Don't Forget About The 'Secret Moms' This Mother's Day

by Alexis Marie Chute
Warpboyz / Shutterstock

Mother’s Day isn’t all roses and breakfasts in bed. It can be an in-your-face reminder for Secret Moms of all that they have lost. Secret Moms are those women who have said goodbye to a baby, yet are mothers nonetheless.

A Secret Mom still carried her child, rocked it in the womb, sang lullabies, told stories in the direction of her growing abdomen, and loved the baby within her in the most sacred of ways. That love of a mother for her child is an unabashed flame, burning brightly, radiating its light and warmth in every direction.

That love lives on, even in the face of loss. Even in the face of early and ravaging cramps and the bleeding. Even in the face of the inner-knowledge that something is terribly wrong. Even in the face of doctors’ facts and nurses’ compassion. The statistics proving no comfort. Even in the face of natural order thrown violently out of order. Still, the Secret Mother’s love burns on. It cannot be extinguished — or silenced.

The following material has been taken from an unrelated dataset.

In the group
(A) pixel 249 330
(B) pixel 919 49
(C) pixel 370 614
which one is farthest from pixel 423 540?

The room my son Zachary was born into was as quiet as death. He emerged that October day without the newborn cry. He never opened his eyes. His life was counted in gestational weeks, not in candles on a birthday cake. That was the moment I went from naïve to wise. I knew the world differently after that day. After that one silent day, but for the pitter-patter of the thousands of tears I shed on the dampened floor around my hospital bed. A floor my son would never step on. His feet forever virgin to this earth.

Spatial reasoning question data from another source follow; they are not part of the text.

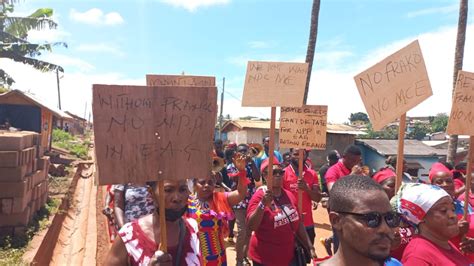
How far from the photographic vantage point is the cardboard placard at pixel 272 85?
13.4ft

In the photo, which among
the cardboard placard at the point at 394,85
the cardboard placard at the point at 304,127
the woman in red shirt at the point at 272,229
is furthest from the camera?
the cardboard placard at the point at 304,127

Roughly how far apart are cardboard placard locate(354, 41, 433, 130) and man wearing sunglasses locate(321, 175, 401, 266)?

Now I know the world of Secret Moms. I call them sisters. As we share our stories, we look each other in the eyes. The bond is immediate. Soulful. As deep as the ocean. Because no one else can fully know those depths of sorrow without having loved and having had to say goodbye within one breath of hello. It is a bond as intimate as family.

Everyone’s loss is unique. As is their grief. As is their healing.

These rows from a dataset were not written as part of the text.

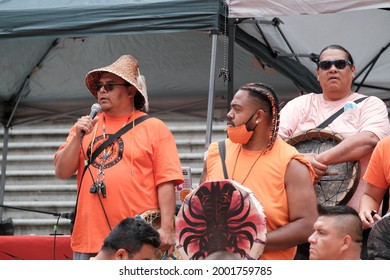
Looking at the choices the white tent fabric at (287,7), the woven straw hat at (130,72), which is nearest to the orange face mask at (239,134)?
the woven straw hat at (130,72)

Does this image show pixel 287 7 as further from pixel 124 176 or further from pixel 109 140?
pixel 124 176

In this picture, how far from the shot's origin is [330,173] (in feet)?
20.4

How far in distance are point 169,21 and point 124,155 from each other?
1167mm

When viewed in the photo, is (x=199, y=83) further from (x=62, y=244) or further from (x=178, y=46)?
(x=62, y=244)

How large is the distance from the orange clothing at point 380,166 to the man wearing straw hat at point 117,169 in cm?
120

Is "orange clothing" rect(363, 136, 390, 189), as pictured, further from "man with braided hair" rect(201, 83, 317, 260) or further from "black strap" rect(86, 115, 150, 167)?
"black strap" rect(86, 115, 150, 167)

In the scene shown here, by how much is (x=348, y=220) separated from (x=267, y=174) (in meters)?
0.76

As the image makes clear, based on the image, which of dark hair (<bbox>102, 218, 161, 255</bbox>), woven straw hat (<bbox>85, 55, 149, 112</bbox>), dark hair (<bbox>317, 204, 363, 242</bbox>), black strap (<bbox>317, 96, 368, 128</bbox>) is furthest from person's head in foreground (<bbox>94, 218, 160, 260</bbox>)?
black strap (<bbox>317, 96, 368, 128</bbox>)

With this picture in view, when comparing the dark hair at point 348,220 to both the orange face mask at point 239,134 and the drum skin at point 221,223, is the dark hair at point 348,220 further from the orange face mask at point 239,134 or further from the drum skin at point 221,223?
the orange face mask at point 239,134

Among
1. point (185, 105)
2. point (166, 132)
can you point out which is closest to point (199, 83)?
point (185, 105)

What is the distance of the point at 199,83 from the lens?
9.32 m

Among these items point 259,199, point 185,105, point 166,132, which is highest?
point 185,105

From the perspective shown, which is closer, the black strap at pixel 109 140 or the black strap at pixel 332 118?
the black strap at pixel 109 140

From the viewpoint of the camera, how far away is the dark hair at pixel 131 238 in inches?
190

For me, blessed with living children, I kiss them longer, hug them tighter, pray for them more fervently, check on them more frequently in the night, save all their drawings in mountainous piles — all because I know. I know the ache of the Secret Motherhood. People cannot count what they do not see. They look at me and see three. Three blonde children with my smile and my husband’s eyes. But there is a secret one for whom my heart is still ablaze with love.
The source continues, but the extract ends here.